In its waning days, the Bush Administration’s Environmental Protection Agency wants us to think that it is a serious crime-fighting organization. The agency’s enforcement division recently announced plans to “enlist the public in tracking down fugitives accused of violating environmental laws and evading arrest.” The innovation is a web page called EPA Fugitives, an online version of the wanted posters traditionally displayed in post offices.
There’s nothing wrong with such an initiative, but the two dozen culprits featured on the site are all decidedly small fish. Some are charged with serious offenses such as the dumping of hazardous wastes, while others are accused of less than monumental crimes such as illegally importing automobiles that don’t meet emissions standards or “aiding and abetting false entries into an Oil Record Book” of a ship.
Where is the agency’s zeal for highlighting the environmental crimes of large corporations? It’s been greatly diminished amid a general downplaying of enforcement activity.

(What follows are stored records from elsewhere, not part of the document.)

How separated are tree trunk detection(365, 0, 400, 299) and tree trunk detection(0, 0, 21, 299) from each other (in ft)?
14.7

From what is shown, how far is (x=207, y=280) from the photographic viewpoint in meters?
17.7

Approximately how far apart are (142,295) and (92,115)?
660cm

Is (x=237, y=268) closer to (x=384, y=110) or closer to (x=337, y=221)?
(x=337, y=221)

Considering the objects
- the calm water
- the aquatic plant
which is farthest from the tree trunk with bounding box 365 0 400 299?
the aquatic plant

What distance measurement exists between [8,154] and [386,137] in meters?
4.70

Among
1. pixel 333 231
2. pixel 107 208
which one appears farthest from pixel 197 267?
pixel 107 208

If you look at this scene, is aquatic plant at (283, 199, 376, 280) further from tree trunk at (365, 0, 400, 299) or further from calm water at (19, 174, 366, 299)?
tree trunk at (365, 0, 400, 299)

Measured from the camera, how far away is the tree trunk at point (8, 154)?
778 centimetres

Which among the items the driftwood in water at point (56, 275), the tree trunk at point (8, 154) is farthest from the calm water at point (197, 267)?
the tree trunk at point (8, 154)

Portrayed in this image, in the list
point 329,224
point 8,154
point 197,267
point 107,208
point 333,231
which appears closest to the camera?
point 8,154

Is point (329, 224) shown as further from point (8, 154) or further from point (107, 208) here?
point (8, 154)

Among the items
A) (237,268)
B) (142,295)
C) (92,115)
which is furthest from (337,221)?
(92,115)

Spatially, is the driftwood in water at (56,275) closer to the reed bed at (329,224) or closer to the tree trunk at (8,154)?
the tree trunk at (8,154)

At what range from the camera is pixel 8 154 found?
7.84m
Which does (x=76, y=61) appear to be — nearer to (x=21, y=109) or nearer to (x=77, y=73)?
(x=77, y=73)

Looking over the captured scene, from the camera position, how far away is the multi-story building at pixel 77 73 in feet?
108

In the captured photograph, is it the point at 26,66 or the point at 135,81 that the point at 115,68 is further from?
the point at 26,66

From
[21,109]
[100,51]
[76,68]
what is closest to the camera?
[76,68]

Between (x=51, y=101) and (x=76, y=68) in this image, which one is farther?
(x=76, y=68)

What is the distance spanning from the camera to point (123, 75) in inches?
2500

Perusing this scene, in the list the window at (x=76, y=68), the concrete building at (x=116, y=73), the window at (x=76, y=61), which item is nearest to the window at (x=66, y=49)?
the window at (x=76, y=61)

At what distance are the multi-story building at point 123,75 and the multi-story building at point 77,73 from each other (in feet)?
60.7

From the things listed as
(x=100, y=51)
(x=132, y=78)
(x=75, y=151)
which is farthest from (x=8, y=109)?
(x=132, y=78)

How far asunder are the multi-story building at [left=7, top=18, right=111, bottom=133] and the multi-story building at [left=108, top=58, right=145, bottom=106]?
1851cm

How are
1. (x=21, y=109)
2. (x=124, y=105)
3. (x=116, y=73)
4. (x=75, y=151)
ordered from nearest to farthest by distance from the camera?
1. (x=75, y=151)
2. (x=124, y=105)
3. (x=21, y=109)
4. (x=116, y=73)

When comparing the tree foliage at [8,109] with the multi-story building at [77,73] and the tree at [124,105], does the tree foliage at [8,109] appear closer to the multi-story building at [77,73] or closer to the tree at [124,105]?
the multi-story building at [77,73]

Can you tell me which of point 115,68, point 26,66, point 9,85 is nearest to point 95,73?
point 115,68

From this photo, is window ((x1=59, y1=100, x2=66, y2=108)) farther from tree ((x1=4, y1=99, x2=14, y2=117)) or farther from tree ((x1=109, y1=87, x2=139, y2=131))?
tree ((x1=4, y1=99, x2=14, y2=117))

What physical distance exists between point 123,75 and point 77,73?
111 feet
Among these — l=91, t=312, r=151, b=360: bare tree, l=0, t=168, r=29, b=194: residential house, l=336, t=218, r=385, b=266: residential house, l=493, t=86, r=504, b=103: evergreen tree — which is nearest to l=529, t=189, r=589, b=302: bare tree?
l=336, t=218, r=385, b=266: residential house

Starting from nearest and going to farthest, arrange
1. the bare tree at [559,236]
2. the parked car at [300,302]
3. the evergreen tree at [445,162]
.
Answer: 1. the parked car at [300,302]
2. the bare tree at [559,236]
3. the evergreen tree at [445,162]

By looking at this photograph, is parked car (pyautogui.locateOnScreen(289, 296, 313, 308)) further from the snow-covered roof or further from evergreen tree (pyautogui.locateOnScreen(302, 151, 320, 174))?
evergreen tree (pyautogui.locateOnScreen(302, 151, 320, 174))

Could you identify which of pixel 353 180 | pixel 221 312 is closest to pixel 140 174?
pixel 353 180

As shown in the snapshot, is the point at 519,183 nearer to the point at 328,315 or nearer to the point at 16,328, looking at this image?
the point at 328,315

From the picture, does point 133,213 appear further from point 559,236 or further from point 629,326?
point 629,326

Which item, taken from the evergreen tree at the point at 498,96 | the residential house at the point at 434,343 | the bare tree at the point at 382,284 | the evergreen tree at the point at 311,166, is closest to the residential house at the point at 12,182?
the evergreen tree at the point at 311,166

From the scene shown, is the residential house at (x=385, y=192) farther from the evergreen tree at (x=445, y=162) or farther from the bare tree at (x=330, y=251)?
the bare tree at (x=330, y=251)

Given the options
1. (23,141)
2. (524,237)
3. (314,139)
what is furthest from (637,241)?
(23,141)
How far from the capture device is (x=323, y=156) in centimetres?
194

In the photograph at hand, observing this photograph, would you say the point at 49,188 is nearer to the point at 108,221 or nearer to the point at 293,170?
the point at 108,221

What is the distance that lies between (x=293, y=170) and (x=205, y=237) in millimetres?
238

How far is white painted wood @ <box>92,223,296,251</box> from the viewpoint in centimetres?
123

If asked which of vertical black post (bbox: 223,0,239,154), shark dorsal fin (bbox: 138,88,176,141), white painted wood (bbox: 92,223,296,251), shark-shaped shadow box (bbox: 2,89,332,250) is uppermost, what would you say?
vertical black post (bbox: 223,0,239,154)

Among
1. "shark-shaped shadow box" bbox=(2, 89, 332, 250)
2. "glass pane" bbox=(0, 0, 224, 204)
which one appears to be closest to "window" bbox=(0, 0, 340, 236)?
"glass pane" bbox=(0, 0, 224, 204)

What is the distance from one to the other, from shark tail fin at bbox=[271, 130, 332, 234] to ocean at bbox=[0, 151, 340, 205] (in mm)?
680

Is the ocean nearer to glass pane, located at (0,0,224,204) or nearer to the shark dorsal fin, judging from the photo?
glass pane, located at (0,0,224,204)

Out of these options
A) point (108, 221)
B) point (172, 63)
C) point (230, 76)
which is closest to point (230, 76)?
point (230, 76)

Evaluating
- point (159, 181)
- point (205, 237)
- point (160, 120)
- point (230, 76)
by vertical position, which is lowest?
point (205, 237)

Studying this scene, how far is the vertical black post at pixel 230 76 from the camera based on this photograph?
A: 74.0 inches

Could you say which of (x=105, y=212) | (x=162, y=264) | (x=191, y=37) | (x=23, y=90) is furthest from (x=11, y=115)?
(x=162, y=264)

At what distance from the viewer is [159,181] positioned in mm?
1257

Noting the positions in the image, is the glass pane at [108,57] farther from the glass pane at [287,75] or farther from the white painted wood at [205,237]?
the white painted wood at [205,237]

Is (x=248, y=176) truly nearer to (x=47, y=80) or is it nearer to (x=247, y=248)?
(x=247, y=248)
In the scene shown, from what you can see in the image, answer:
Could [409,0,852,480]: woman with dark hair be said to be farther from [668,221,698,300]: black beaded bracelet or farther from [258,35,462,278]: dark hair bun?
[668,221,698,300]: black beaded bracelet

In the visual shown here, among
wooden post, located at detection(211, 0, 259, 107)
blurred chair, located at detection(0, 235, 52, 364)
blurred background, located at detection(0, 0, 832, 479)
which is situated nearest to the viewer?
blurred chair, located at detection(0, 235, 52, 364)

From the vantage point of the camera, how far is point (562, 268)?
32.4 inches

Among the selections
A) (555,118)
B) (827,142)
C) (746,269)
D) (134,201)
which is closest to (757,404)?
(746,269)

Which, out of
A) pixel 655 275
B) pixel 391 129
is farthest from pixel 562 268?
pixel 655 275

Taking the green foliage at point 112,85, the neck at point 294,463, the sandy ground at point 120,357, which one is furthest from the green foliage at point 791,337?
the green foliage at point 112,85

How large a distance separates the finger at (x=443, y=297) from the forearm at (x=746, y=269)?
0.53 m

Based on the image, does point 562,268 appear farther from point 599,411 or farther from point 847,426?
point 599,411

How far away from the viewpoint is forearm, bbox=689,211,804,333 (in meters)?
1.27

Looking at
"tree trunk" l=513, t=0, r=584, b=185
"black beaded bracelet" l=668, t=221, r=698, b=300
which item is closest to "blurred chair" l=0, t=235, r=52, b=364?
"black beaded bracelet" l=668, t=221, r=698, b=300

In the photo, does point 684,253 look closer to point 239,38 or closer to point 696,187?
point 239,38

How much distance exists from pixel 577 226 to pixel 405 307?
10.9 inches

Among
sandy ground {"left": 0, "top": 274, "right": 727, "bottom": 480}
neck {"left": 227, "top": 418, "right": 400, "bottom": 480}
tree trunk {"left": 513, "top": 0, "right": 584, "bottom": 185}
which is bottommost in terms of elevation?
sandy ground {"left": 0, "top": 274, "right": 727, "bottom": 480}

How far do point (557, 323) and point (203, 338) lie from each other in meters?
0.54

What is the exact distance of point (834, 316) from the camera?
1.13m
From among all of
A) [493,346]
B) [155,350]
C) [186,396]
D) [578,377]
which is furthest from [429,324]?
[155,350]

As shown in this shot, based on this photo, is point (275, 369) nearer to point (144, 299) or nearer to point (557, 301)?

Last year the Environmental Integrity Project put out a report showing a sharp decline in enforcement efforts during the Bush Administration. “The bad news here is that it now costs less to pollute,” EIP Director Eric Schaeffer said at the time.
This is not to say that the EPA has let large corporations entirely off the hook. In fact, just this week the agency announced a settlement with Exxon Mobil under which the oil giant will pay $6.1 million in civil penalties for violating the terms of a 2005 consent decree concerning air pollution caused by the company’s refineries in Texas, California and Louisiana.
It apparently takes truly brazen actions such as those of Exxon to trigger real action by the EPA against a big company (though a $6 million fine is not much of a hardship for a company currently earning about $5 billion a month). If you look at the archive of the agency’s press releases on enforcement actions, the offending parties are most often small firms and individuals.
Perhaps the Obama Administration’s EPA should consider a new web page of its own: a rogue’s gallery of the large corporations that are doing the most to pollute the environment and exacerbate the climate crisis.